Text under study

-- Opening Marker --

Cluster
Manage and monitor your compute cluster nodes for ML workloads.

Overview
The Cluster section provides comprehensive management of compute nodes that power your ML experiments, training jobs, and deployments. Monitor resource utilization, manage node configurations, and ensure optimal cluster health.
Cluster Dashboard
The dashboard displays key cluster metrics at a glance:
Summary Cards:
Total Nodes: Total number of nodes in the cluster
Online: Number of nodes currently online
Busy: Number of nodes actively processing workloads
CPU Usage (%): Average CPU usage across cluster
Memory Usage (%): Average memory usage across cluster
Node List View
The cluster table shows all nodes with the following information:
Columns:
Node: Node name and details (hostname, IP address)

-- Closing Marker --

What is needed
Copy the cluster documentation in full, word for word, from its first line to its last. Work only from the cluster documentation above.

Dataset excerpts
-- Opening Marker --

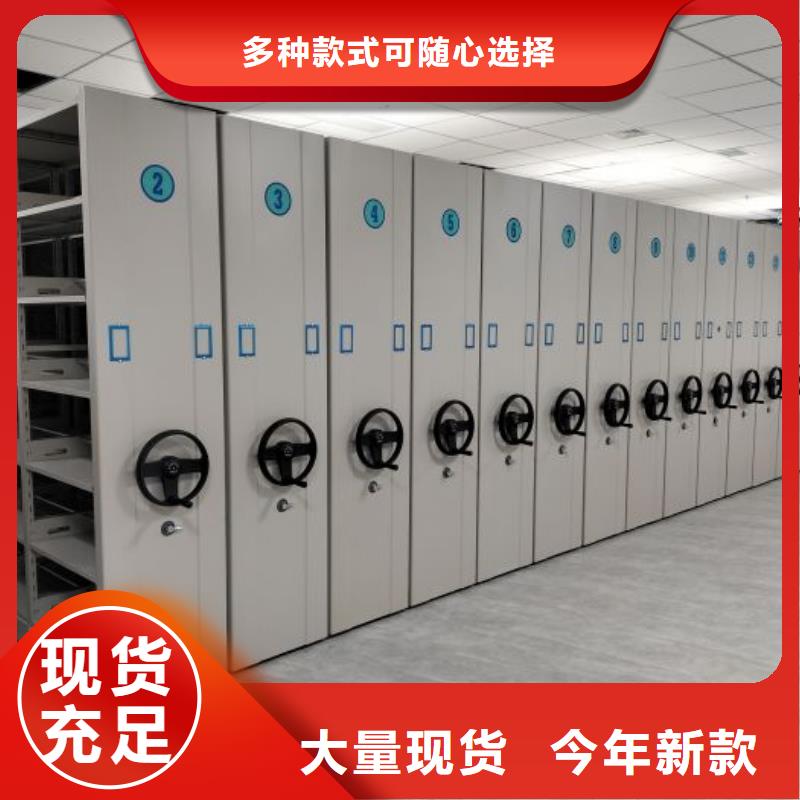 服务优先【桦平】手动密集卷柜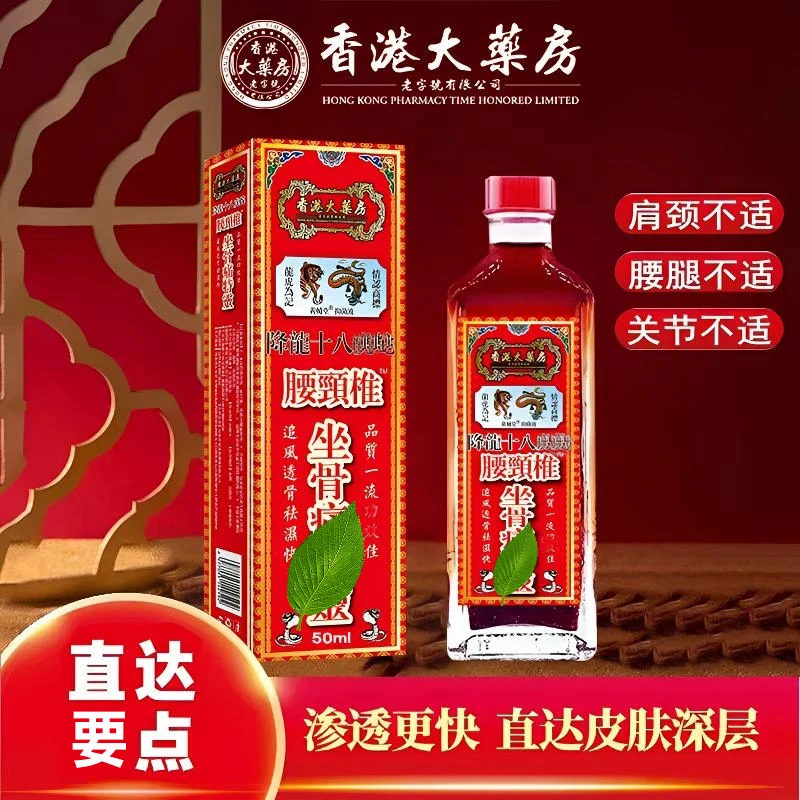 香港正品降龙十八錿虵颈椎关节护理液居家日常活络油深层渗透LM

-- Closing Marker --
-- Opening Marker --

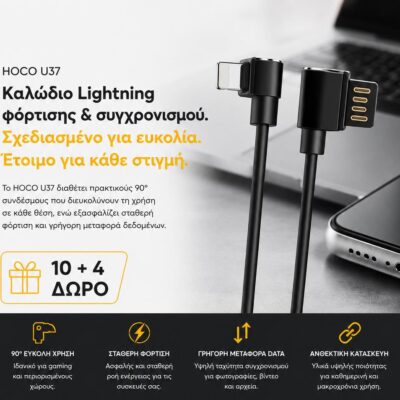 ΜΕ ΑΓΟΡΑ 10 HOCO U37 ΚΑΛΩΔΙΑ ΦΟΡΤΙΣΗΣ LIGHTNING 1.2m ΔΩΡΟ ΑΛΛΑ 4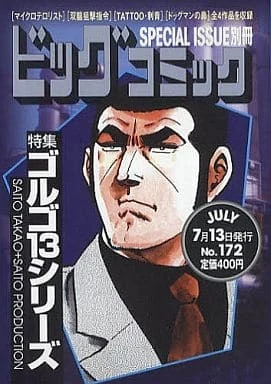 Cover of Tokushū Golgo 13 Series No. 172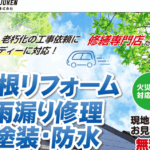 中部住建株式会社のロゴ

-- Closing Marker --

Answer to the exercise
Cluster
Manage and monitor your compute cluster nodes for ML workloads.

Overview
The Cluster section provides comprehensive management of compute nodes that power your ML experiments, training jobs, and deployments. Monitor resource utilization, manage node configurations, and ensure optimal cluster health.
Cluster Dashboard
The dashboard displays key cluster metrics at a glance:
Summary Cards:
Total Nodes: Total number of nodes in the cluster
Online: Number of nodes currently online
Busy: Number of nodes actively processing workloads
CPU Usage (%): Average CPU usage across cluster
Memory Usage (%): Average memory usage across cluster
Node List View
The cluster table shows all nodes with the following information:
Columns:
Node: Node name and details (hostname, IP address)